Statins and acid blockers only begin to
describe the problems.
A recent study found that elderly
patients were able to reduce their risk of death by 38%. How? By
“deprescribing”—reducing the number of prescription drugs they
were taking.
Properly prescribed prescription drugs
are the fourth leading cause of death in the country; they cause an
estimated 1.9 million hospitalizations a year and 128,000 deaths.
Another 840,000 hospitalized patients are given drugs that cause
serious adverse reactions. These are just hospital numbers. And
even in hospitals, there is reason to believe that most of the injury
from drugs is hard to isolate and therefore not reported.
Another risk to taking prescription
drugs: they often deplete the body of nutrients.
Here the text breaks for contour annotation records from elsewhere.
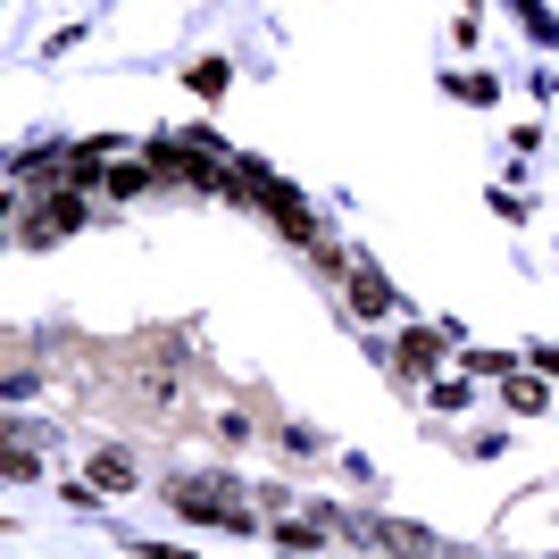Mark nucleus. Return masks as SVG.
<instances>
[{
    "instance_id": "obj_1",
    "label": "nucleus",
    "mask_w": 559,
    "mask_h": 559,
    "mask_svg": "<svg viewBox=\"0 0 559 559\" xmlns=\"http://www.w3.org/2000/svg\"><path fill=\"white\" fill-rule=\"evenodd\" d=\"M167 501H176L185 518H210V526H226V535H242V526H251V510H242V492H234V485H201V476H176V485H167Z\"/></svg>"
},
{
    "instance_id": "obj_2",
    "label": "nucleus",
    "mask_w": 559,
    "mask_h": 559,
    "mask_svg": "<svg viewBox=\"0 0 559 559\" xmlns=\"http://www.w3.org/2000/svg\"><path fill=\"white\" fill-rule=\"evenodd\" d=\"M75 217H84V192H59V201H43V210L25 217V242H50V234H68Z\"/></svg>"
},
{
    "instance_id": "obj_3",
    "label": "nucleus",
    "mask_w": 559,
    "mask_h": 559,
    "mask_svg": "<svg viewBox=\"0 0 559 559\" xmlns=\"http://www.w3.org/2000/svg\"><path fill=\"white\" fill-rule=\"evenodd\" d=\"M350 301H359V318H384V309H393V284L359 259V267H350Z\"/></svg>"
},
{
    "instance_id": "obj_4",
    "label": "nucleus",
    "mask_w": 559,
    "mask_h": 559,
    "mask_svg": "<svg viewBox=\"0 0 559 559\" xmlns=\"http://www.w3.org/2000/svg\"><path fill=\"white\" fill-rule=\"evenodd\" d=\"M401 359H409V368H435V359H443V334H409V350H401Z\"/></svg>"
},
{
    "instance_id": "obj_5",
    "label": "nucleus",
    "mask_w": 559,
    "mask_h": 559,
    "mask_svg": "<svg viewBox=\"0 0 559 559\" xmlns=\"http://www.w3.org/2000/svg\"><path fill=\"white\" fill-rule=\"evenodd\" d=\"M543 401H551V393H543L535 376H510V409H543Z\"/></svg>"
}]
</instances>
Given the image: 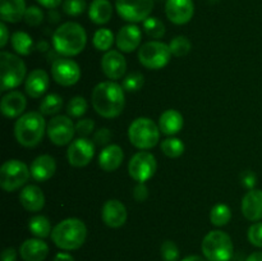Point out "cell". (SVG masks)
Wrapping results in <instances>:
<instances>
[{
    "label": "cell",
    "mask_w": 262,
    "mask_h": 261,
    "mask_svg": "<svg viewBox=\"0 0 262 261\" xmlns=\"http://www.w3.org/2000/svg\"><path fill=\"white\" fill-rule=\"evenodd\" d=\"M92 106L102 118L113 119L122 114L125 105L124 89L115 81L100 82L91 94Z\"/></svg>",
    "instance_id": "obj_1"
},
{
    "label": "cell",
    "mask_w": 262,
    "mask_h": 261,
    "mask_svg": "<svg viewBox=\"0 0 262 261\" xmlns=\"http://www.w3.org/2000/svg\"><path fill=\"white\" fill-rule=\"evenodd\" d=\"M53 48L59 55L76 56L82 53L87 44V33L77 22H66L53 33Z\"/></svg>",
    "instance_id": "obj_2"
},
{
    "label": "cell",
    "mask_w": 262,
    "mask_h": 261,
    "mask_svg": "<svg viewBox=\"0 0 262 261\" xmlns=\"http://www.w3.org/2000/svg\"><path fill=\"white\" fill-rule=\"evenodd\" d=\"M87 238V227L78 217H68L53 228L51 240L64 251L78 250Z\"/></svg>",
    "instance_id": "obj_3"
},
{
    "label": "cell",
    "mask_w": 262,
    "mask_h": 261,
    "mask_svg": "<svg viewBox=\"0 0 262 261\" xmlns=\"http://www.w3.org/2000/svg\"><path fill=\"white\" fill-rule=\"evenodd\" d=\"M45 118L40 112H28L20 115L14 124V137L25 147H36L46 133Z\"/></svg>",
    "instance_id": "obj_4"
},
{
    "label": "cell",
    "mask_w": 262,
    "mask_h": 261,
    "mask_svg": "<svg viewBox=\"0 0 262 261\" xmlns=\"http://www.w3.org/2000/svg\"><path fill=\"white\" fill-rule=\"evenodd\" d=\"M27 68L22 59L9 51H2L0 54V91L14 90L25 81L27 77Z\"/></svg>",
    "instance_id": "obj_5"
},
{
    "label": "cell",
    "mask_w": 262,
    "mask_h": 261,
    "mask_svg": "<svg viewBox=\"0 0 262 261\" xmlns=\"http://www.w3.org/2000/svg\"><path fill=\"white\" fill-rule=\"evenodd\" d=\"M160 128L152 119L146 117L137 118L128 128V138L135 147L150 150L160 141Z\"/></svg>",
    "instance_id": "obj_6"
},
{
    "label": "cell",
    "mask_w": 262,
    "mask_h": 261,
    "mask_svg": "<svg viewBox=\"0 0 262 261\" xmlns=\"http://www.w3.org/2000/svg\"><path fill=\"white\" fill-rule=\"evenodd\" d=\"M201 250L209 261H230L234 253L233 241L223 230H211L205 235Z\"/></svg>",
    "instance_id": "obj_7"
},
{
    "label": "cell",
    "mask_w": 262,
    "mask_h": 261,
    "mask_svg": "<svg viewBox=\"0 0 262 261\" xmlns=\"http://www.w3.org/2000/svg\"><path fill=\"white\" fill-rule=\"evenodd\" d=\"M171 51L168 44L152 40L140 46L138 60L145 68L151 71H159L168 66L171 59Z\"/></svg>",
    "instance_id": "obj_8"
},
{
    "label": "cell",
    "mask_w": 262,
    "mask_h": 261,
    "mask_svg": "<svg viewBox=\"0 0 262 261\" xmlns=\"http://www.w3.org/2000/svg\"><path fill=\"white\" fill-rule=\"evenodd\" d=\"M30 176L27 164L17 159L7 160L0 168V187L5 192H14L27 183Z\"/></svg>",
    "instance_id": "obj_9"
},
{
    "label": "cell",
    "mask_w": 262,
    "mask_h": 261,
    "mask_svg": "<svg viewBox=\"0 0 262 261\" xmlns=\"http://www.w3.org/2000/svg\"><path fill=\"white\" fill-rule=\"evenodd\" d=\"M115 8L122 19L129 23L143 22L154 9V0H115Z\"/></svg>",
    "instance_id": "obj_10"
},
{
    "label": "cell",
    "mask_w": 262,
    "mask_h": 261,
    "mask_svg": "<svg viewBox=\"0 0 262 261\" xmlns=\"http://www.w3.org/2000/svg\"><path fill=\"white\" fill-rule=\"evenodd\" d=\"M46 133L54 145H69L76 135V124L69 118V115H54L49 120Z\"/></svg>",
    "instance_id": "obj_11"
},
{
    "label": "cell",
    "mask_w": 262,
    "mask_h": 261,
    "mask_svg": "<svg viewBox=\"0 0 262 261\" xmlns=\"http://www.w3.org/2000/svg\"><path fill=\"white\" fill-rule=\"evenodd\" d=\"M156 168V159L148 151L142 150L136 153L130 158L129 164H128V173L130 178L137 183H145L148 179H151L155 174Z\"/></svg>",
    "instance_id": "obj_12"
},
{
    "label": "cell",
    "mask_w": 262,
    "mask_h": 261,
    "mask_svg": "<svg viewBox=\"0 0 262 261\" xmlns=\"http://www.w3.org/2000/svg\"><path fill=\"white\" fill-rule=\"evenodd\" d=\"M51 76L54 81L60 86H73L81 78V68L73 59L60 56L51 64Z\"/></svg>",
    "instance_id": "obj_13"
},
{
    "label": "cell",
    "mask_w": 262,
    "mask_h": 261,
    "mask_svg": "<svg viewBox=\"0 0 262 261\" xmlns=\"http://www.w3.org/2000/svg\"><path fill=\"white\" fill-rule=\"evenodd\" d=\"M95 142L87 137H78L72 141L67 150V159L72 166L82 168L89 165L95 155Z\"/></svg>",
    "instance_id": "obj_14"
},
{
    "label": "cell",
    "mask_w": 262,
    "mask_h": 261,
    "mask_svg": "<svg viewBox=\"0 0 262 261\" xmlns=\"http://www.w3.org/2000/svg\"><path fill=\"white\" fill-rule=\"evenodd\" d=\"M165 14L174 25H186L194 14V4L192 0H166Z\"/></svg>",
    "instance_id": "obj_15"
},
{
    "label": "cell",
    "mask_w": 262,
    "mask_h": 261,
    "mask_svg": "<svg viewBox=\"0 0 262 261\" xmlns=\"http://www.w3.org/2000/svg\"><path fill=\"white\" fill-rule=\"evenodd\" d=\"M101 69L105 76L112 81L123 78L127 71V60L118 50H109L101 59Z\"/></svg>",
    "instance_id": "obj_16"
},
{
    "label": "cell",
    "mask_w": 262,
    "mask_h": 261,
    "mask_svg": "<svg viewBox=\"0 0 262 261\" xmlns=\"http://www.w3.org/2000/svg\"><path fill=\"white\" fill-rule=\"evenodd\" d=\"M127 207L119 200H107L101 209V217L109 228H120L127 222Z\"/></svg>",
    "instance_id": "obj_17"
},
{
    "label": "cell",
    "mask_w": 262,
    "mask_h": 261,
    "mask_svg": "<svg viewBox=\"0 0 262 261\" xmlns=\"http://www.w3.org/2000/svg\"><path fill=\"white\" fill-rule=\"evenodd\" d=\"M142 40V31L135 23L123 26L115 37L117 48L123 53H132L140 48Z\"/></svg>",
    "instance_id": "obj_18"
},
{
    "label": "cell",
    "mask_w": 262,
    "mask_h": 261,
    "mask_svg": "<svg viewBox=\"0 0 262 261\" xmlns=\"http://www.w3.org/2000/svg\"><path fill=\"white\" fill-rule=\"evenodd\" d=\"M27 106V99L20 91H9L3 96L0 102V109L4 117L19 118Z\"/></svg>",
    "instance_id": "obj_19"
},
{
    "label": "cell",
    "mask_w": 262,
    "mask_h": 261,
    "mask_svg": "<svg viewBox=\"0 0 262 261\" xmlns=\"http://www.w3.org/2000/svg\"><path fill=\"white\" fill-rule=\"evenodd\" d=\"M50 77L43 69H35L27 76L25 81L26 94L32 99H40L49 89Z\"/></svg>",
    "instance_id": "obj_20"
},
{
    "label": "cell",
    "mask_w": 262,
    "mask_h": 261,
    "mask_svg": "<svg viewBox=\"0 0 262 261\" xmlns=\"http://www.w3.org/2000/svg\"><path fill=\"white\" fill-rule=\"evenodd\" d=\"M242 214L250 222L262 220V189H250L243 196Z\"/></svg>",
    "instance_id": "obj_21"
},
{
    "label": "cell",
    "mask_w": 262,
    "mask_h": 261,
    "mask_svg": "<svg viewBox=\"0 0 262 261\" xmlns=\"http://www.w3.org/2000/svg\"><path fill=\"white\" fill-rule=\"evenodd\" d=\"M19 202L27 211L38 212L45 206V194L38 186L28 184L20 191Z\"/></svg>",
    "instance_id": "obj_22"
},
{
    "label": "cell",
    "mask_w": 262,
    "mask_h": 261,
    "mask_svg": "<svg viewBox=\"0 0 262 261\" xmlns=\"http://www.w3.org/2000/svg\"><path fill=\"white\" fill-rule=\"evenodd\" d=\"M19 253L25 261H43L49 255V246L41 238H30L20 245Z\"/></svg>",
    "instance_id": "obj_23"
},
{
    "label": "cell",
    "mask_w": 262,
    "mask_h": 261,
    "mask_svg": "<svg viewBox=\"0 0 262 261\" xmlns=\"http://www.w3.org/2000/svg\"><path fill=\"white\" fill-rule=\"evenodd\" d=\"M31 177L36 182H46L55 174L56 161L50 155H40L31 164Z\"/></svg>",
    "instance_id": "obj_24"
},
{
    "label": "cell",
    "mask_w": 262,
    "mask_h": 261,
    "mask_svg": "<svg viewBox=\"0 0 262 261\" xmlns=\"http://www.w3.org/2000/svg\"><path fill=\"white\" fill-rule=\"evenodd\" d=\"M124 153L119 145H107L101 150L99 155V165L104 171H114L122 165Z\"/></svg>",
    "instance_id": "obj_25"
},
{
    "label": "cell",
    "mask_w": 262,
    "mask_h": 261,
    "mask_svg": "<svg viewBox=\"0 0 262 261\" xmlns=\"http://www.w3.org/2000/svg\"><path fill=\"white\" fill-rule=\"evenodd\" d=\"M26 10V0H0V17L3 22H20L25 18Z\"/></svg>",
    "instance_id": "obj_26"
},
{
    "label": "cell",
    "mask_w": 262,
    "mask_h": 261,
    "mask_svg": "<svg viewBox=\"0 0 262 261\" xmlns=\"http://www.w3.org/2000/svg\"><path fill=\"white\" fill-rule=\"evenodd\" d=\"M183 115L178 110L168 109L159 118V128H160L161 133L169 136V137L181 132L182 128H183Z\"/></svg>",
    "instance_id": "obj_27"
},
{
    "label": "cell",
    "mask_w": 262,
    "mask_h": 261,
    "mask_svg": "<svg viewBox=\"0 0 262 261\" xmlns=\"http://www.w3.org/2000/svg\"><path fill=\"white\" fill-rule=\"evenodd\" d=\"M89 17L95 25H105L113 17V5L109 0H92L89 7Z\"/></svg>",
    "instance_id": "obj_28"
},
{
    "label": "cell",
    "mask_w": 262,
    "mask_h": 261,
    "mask_svg": "<svg viewBox=\"0 0 262 261\" xmlns=\"http://www.w3.org/2000/svg\"><path fill=\"white\" fill-rule=\"evenodd\" d=\"M12 46L18 55H30L33 50V40L25 31H15L12 35Z\"/></svg>",
    "instance_id": "obj_29"
},
{
    "label": "cell",
    "mask_w": 262,
    "mask_h": 261,
    "mask_svg": "<svg viewBox=\"0 0 262 261\" xmlns=\"http://www.w3.org/2000/svg\"><path fill=\"white\" fill-rule=\"evenodd\" d=\"M28 229L36 238H46L51 234V223L43 215H35L28 220Z\"/></svg>",
    "instance_id": "obj_30"
},
{
    "label": "cell",
    "mask_w": 262,
    "mask_h": 261,
    "mask_svg": "<svg viewBox=\"0 0 262 261\" xmlns=\"http://www.w3.org/2000/svg\"><path fill=\"white\" fill-rule=\"evenodd\" d=\"M160 148L164 155L170 159H176L183 155L184 150H186V146H184L183 141L181 138H177L174 136H171V137H168L166 140H164L161 142Z\"/></svg>",
    "instance_id": "obj_31"
},
{
    "label": "cell",
    "mask_w": 262,
    "mask_h": 261,
    "mask_svg": "<svg viewBox=\"0 0 262 261\" xmlns=\"http://www.w3.org/2000/svg\"><path fill=\"white\" fill-rule=\"evenodd\" d=\"M232 219V210L228 205L217 204L210 211V222L215 227H224Z\"/></svg>",
    "instance_id": "obj_32"
},
{
    "label": "cell",
    "mask_w": 262,
    "mask_h": 261,
    "mask_svg": "<svg viewBox=\"0 0 262 261\" xmlns=\"http://www.w3.org/2000/svg\"><path fill=\"white\" fill-rule=\"evenodd\" d=\"M63 107V97L58 94H49L40 104V113L42 115H56Z\"/></svg>",
    "instance_id": "obj_33"
},
{
    "label": "cell",
    "mask_w": 262,
    "mask_h": 261,
    "mask_svg": "<svg viewBox=\"0 0 262 261\" xmlns=\"http://www.w3.org/2000/svg\"><path fill=\"white\" fill-rule=\"evenodd\" d=\"M115 36L112 30L109 28H100L95 32L92 42L96 50L99 51H109L114 44Z\"/></svg>",
    "instance_id": "obj_34"
},
{
    "label": "cell",
    "mask_w": 262,
    "mask_h": 261,
    "mask_svg": "<svg viewBox=\"0 0 262 261\" xmlns=\"http://www.w3.org/2000/svg\"><path fill=\"white\" fill-rule=\"evenodd\" d=\"M143 31L148 37L159 40L165 35V25L159 18L148 17L147 19L143 20Z\"/></svg>",
    "instance_id": "obj_35"
},
{
    "label": "cell",
    "mask_w": 262,
    "mask_h": 261,
    "mask_svg": "<svg viewBox=\"0 0 262 261\" xmlns=\"http://www.w3.org/2000/svg\"><path fill=\"white\" fill-rule=\"evenodd\" d=\"M169 48H170L171 54L174 56L182 58V56H186L191 51L192 44L186 36H177V37L171 38V41L169 42Z\"/></svg>",
    "instance_id": "obj_36"
},
{
    "label": "cell",
    "mask_w": 262,
    "mask_h": 261,
    "mask_svg": "<svg viewBox=\"0 0 262 261\" xmlns=\"http://www.w3.org/2000/svg\"><path fill=\"white\" fill-rule=\"evenodd\" d=\"M87 107H89V104L84 97L74 96L69 100L68 105H67V113L69 117L81 118L82 115L86 114Z\"/></svg>",
    "instance_id": "obj_37"
},
{
    "label": "cell",
    "mask_w": 262,
    "mask_h": 261,
    "mask_svg": "<svg viewBox=\"0 0 262 261\" xmlns=\"http://www.w3.org/2000/svg\"><path fill=\"white\" fill-rule=\"evenodd\" d=\"M143 83H145V77L140 72H132V73L127 74L123 79V89L124 91L128 92H136L138 90L142 89Z\"/></svg>",
    "instance_id": "obj_38"
},
{
    "label": "cell",
    "mask_w": 262,
    "mask_h": 261,
    "mask_svg": "<svg viewBox=\"0 0 262 261\" xmlns=\"http://www.w3.org/2000/svg\"><path fill=\"white\" fill-rule=\"evenodd\" d=\"M86 0H64L63 12L69 17H78L86 10Z\"/></svg>",
    "instance_id": "obj_39"
},
{
    "label": "cell",
    "mask_w": 262,
    "mask_h": 261,
    "mask_svg": "<svg viewBox=\"0 0 262 261\" xmlns=\"http://www.w3.org/2000/svg\"><path fill=\"white\" fill-rule=\"evenodd\" d=\"M23 19L31 27H38L43 20V12L41 10V8L36 7V5H31L26 10Z\"/></svg>",
    "instance_id": "obj_40"
},
{
    "label": "cell",
    "mask_w": 262,
    "mask_h": 261,
    "mask_svg": "<svg viewBox=\"0 0 262 261\" xmlns=\"http://www.w3.org/2000/svg\"><path fill=\"white\" fill-rule=\"evenodd\" d=\"M161 257L164 261H178L179 248L173 241H165L160 248Z\"/></svg>",
    "instance_id": "obj_41"
},
{
    "label": "cell",
    "mask_w": 262,
    "mask_h": 261,
    "mask_svg": "<svg viewBox=\"0 0 262 261\" xmlns=\"http://www.w3.org/2000/svg\"><path fill=\"white\" fill-rule=\"evenodd\" d=\"M248 241L256 247L262 248V222H256L248 229Z\"/></svg>",
    "instance_id": "obj_42"
},
{
    "label": "cell",
    "mask_w": 262,
    "mask_h": 261,
    "mask_svg": "<svg viewBox=\"0 0 262 261\" xmlns=\"http://www.w3.org/2000/svg\"><path fill=\"white\" fill-rule=\"evenodd\" d=\"M95 130V122L92 119H81L76 124V133L79 137H87Z\"/></svg>",
    "instance_id": "obj_43"
},
{
    "label": "cell",
    "mask_w": 262,
    "mask_h": 261,
    "mask_svg": "<svg viewBox=\"0 0 262 261\" xmlns=\"http://www.w3.org/2000/svg\"><path fill=\"white\" fill-rule=\"evenodd\" d=\"M113 135L109 128H100L94 133V142L97 146H107Z\"/></svg>",
    "instance_id": "obj_44"
},
{
    "label": "cell",
    "mask_w": 262,
    "mask_h": 261,
    "mask_svg": "<svg viewBox=\"0 0 262 261\" xmlns=\"http://www.w3.org/2000/svg\"><path fill=\"white\" fill-rule=\"evenodd\" d=\"M241 183L245 188L255 189L256 183H257V176L252 170H245L241 174Z\"/></svg>",
    "instance_id": "obj_45"
},
{
    "label": "cell",
    "mask_w": 262,
    "mask_h": 261,
    "mask_svg": "<svg viewBox=\"0 0 262 261\" xmlns=\"http://www.w3.org/2000/svg\"><path fill=\"white\" fill-rule=\"evenodd\" d=\"M133 197L137 202H143L148 197V188L145 183H137L133 188Z\"/></svg>",
    "instance_id": "obj_46"
},
{
    "label": "cell",
    "mask_w": 262,
    "mask_h": 261,
    "mask_svg": "<svg viewBox=\"0 0 262 261\" xmlns=\"http://www.w3.org/2000/svg\"><path fill=\"white\" fill-rule=\"evenodd\" d=\"M0 32H2V37H0V48L4 49L5 45L9 41V32H8V27L5 26V22L0 23Z\"/></svg>",
    "instance_id": "obj_47"
},
{
    "label": "cell",
    "mask_w": 262,
    "mask_h": 261,
    "mask_svg": "<svg viewBox=\"0 0 262 261\" xmlns=\"http://www.w3.org/2000/svg\"><path fill=\"white\" fill-rule=\"evenodd\" d=\"M17 260V251L13 247H8L3 251L2 261H15Z\"/></svg>",
    "instance_id": "obj_48"
},
{
    "label": "cell",
    "mask_w": 262,
    "mask_h": 261,
    "mask_svg": "<svg viewBox=\"0 0 262 261\" xmlns=\"http://www.w3.org/2000/svg\"><path fill=\"white\" fill-rule=\"evenodd\" d=\"M36 2H37L41 7L53 10L55 9V8H58L59 5L63 3V0H36Z\"/></svg>",
    "instance_id": "obj_49"
},
{
    "label": "cell",
    "mask_w": 262,
    "mask_h": 261,
    "mask_svg": "<svg viewBox=\"0 0 262 261\" xmlns=\"http://www.w3.org/2000/svg\"><path fill=\"white\" fill-rule=\"evenodd\" d=\"M53 261H74L73 256L69 255L67 252H59L56 253V256L54 257Z\"/></svg>",
    "instance_id": "obj_50"
},
{
    "label": "cell",
    "mask_w": 262,
    "mask_h": 261,
    "mask_svg": "<svg viewBox=\"0 0 262 261\" xmlns=\"http://www.w3.org/2000/svg\"><path fill=\"white\" fill-rule=\"evenodd\" d=\"M36 49H37L38 51H48L49 49H50V46H49L48 41L42 40V41H38L37 45H36Z\"/></svg>",
    "instance_id": "obj_51"
},
{
    "label": "cell",
    "mask_w": 262,
    "mask_h": 261,
    "mask_svg": "<svg viewBox=\"0 0 262 261\" xmlns=\"http://www.w3.org/2000/svg\"><path fill=\"white\" fill-rule=\"evenodd\" d=\"M246 261H262V251H258V252L251 253L247 257Z\"/></svg>",
    "instance_id": "obj_52"
},
{
    "label": "cell",
    "mask_w": 262,
    "mask_h": 261,
    "mask_svg": "<svg viewBox=\"0 0 262 261\" xmlns=\"http://www.w3.org/2000/svg\"><path fill=\"white\" fill-rule=\"evenodd\" d=\"M182 261H206V260L199 255H191V256H187V257H184Z\"/></svg>",
    "instance_id": "obj_53"
}]
</instances>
This is a serious
issue. The blog on November 17 reported that the US Department of
Agriculture estimates that 90% of the American public is deficient in
at least one nutrient; it is common to be severely deficient in many.
Magnesium is an essential co-factor with more than 300 different
enzymes regulating different processes throughout the body. If
magnesium is scarce, it may be routed to the heart, where it is
especially needed, and other parts of the body suffer over time. Or
it may even be inadequate in the heart.
The irony is that many doctors
prescribing multiple drugs to their patients will advise them not to
take a vitamin or mineral supplement while on the drug, when in fact
the need for supplements is increased.